> [과제 설명]: 아래 데이터에서 "Viewing the image, is" 문구가 있는 줄부터 "62938 millimetres" 문구가 있는 줄까지, 양 끝 줄을 포함한 모든 줄을 JSON 문자열 목록으로 나타내세요. 한 줄을 문자열 하나로 쓰고 빈 줄은 빼세요.

> [제공된 데이터]:
>>>>

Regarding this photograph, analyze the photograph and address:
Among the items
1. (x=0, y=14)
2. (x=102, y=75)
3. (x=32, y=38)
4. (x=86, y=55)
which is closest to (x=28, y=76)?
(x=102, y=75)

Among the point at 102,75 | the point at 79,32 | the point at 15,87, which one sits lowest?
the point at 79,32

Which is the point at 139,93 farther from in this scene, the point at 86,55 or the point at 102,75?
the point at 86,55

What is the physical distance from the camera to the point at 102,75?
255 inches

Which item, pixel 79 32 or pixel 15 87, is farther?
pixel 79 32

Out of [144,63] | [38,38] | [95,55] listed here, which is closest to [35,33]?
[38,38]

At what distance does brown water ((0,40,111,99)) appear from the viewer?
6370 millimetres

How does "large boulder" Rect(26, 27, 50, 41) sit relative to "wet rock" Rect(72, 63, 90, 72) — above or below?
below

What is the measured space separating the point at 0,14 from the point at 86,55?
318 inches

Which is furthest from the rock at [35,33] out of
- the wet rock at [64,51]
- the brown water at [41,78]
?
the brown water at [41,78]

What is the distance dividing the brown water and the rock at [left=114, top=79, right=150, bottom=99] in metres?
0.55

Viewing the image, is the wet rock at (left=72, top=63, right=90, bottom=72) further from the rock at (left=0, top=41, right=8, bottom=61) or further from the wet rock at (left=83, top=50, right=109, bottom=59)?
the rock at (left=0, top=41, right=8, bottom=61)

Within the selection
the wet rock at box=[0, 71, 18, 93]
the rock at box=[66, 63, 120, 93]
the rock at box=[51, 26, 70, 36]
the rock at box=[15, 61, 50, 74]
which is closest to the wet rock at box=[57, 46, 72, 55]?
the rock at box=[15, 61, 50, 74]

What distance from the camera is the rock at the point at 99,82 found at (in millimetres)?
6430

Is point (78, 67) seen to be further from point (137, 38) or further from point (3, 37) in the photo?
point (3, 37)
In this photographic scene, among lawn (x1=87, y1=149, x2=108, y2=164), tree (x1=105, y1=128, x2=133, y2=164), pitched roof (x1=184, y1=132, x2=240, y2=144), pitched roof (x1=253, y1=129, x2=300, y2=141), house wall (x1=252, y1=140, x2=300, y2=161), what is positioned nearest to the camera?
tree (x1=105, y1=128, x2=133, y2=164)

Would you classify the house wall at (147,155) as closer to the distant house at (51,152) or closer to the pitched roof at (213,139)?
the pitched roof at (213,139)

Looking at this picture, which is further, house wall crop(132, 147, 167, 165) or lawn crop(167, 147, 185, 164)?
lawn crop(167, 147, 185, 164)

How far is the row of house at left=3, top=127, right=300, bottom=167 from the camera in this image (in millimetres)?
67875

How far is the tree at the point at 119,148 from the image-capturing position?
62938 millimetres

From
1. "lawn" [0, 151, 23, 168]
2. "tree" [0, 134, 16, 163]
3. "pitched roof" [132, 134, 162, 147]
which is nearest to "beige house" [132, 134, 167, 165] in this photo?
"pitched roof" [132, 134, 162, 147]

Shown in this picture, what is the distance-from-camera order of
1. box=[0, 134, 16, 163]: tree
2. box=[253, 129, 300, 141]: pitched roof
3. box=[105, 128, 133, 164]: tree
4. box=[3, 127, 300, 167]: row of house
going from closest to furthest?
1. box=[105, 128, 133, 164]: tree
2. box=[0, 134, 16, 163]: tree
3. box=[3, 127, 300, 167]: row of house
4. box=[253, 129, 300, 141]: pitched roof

<<<<

> [과제 답변]:
[
  "Viewing the image, is the wet rock at (left=72, top=63, right=90, bottom=72) further from the rock at (left=0, top=41, right=8, bottom=61) or further from the wet rock at (left=83, top=50, right=109, bottom=59)?",
  "the rock at (left=0, top=41, right=8, bottom=61)",
  "Within the selection",
  "the wet rock at box=[0, 71, 18, 93]",
  "the rock at box=[66, 63, 120, 93]",
  "the rock at box=[51, 26, 70, 36]",
  "the rock at box=[15, 61, 50, 74]",
  "which is closest to the wet rock at box=[57, 46, 72, 55]?",
  "the rock at box=[15, 61, 50, 74]",
  "What distance from the camera is the rock at the point at 99,82 found at (in millimetres)?",
  "6430",
  "Is point (78, 67) seen to be further from point (137, 38) or further from point (3, 37) in the photo?",
  "point (3, 37)",
  "In this photographic scene, among lawn (x1=87, y1=149, x2=108, y2=164), tree (x1=105, y1=128, x2=133, y2=164), pitched roof (x1=184, y1=132, x2=240, y2=144), pitched roof (x1=253, y1=129, x2=300, y2=141), house wall (x1=252, y1=140, x2=300, y2=161), what is positioned nearest to the camera?",
  "tree (x1=105, y1=128, x2=133, y2=164)",
  "Would you classify the house wall at (147,155) as closer to the distant house at (51,152) or closer to the pitched roof at (213,139)?",
  "the pitched roof at (213,139)",
  "Looking at this picture, which is further, house wall crop(132, 147, 167, 165) or lawn crop(167, 147, 185, 164)?",
  "lawn crop(167, 147, 185, 164)",
  "How far is the row of house at left=3, top=127, right=300, bottom=167 from the camera in this image (in millimetres)?",
  "67875",
  "How far is the tree at the point at 119,148 from the image-capturing position?",
  "62938 millimetres"
]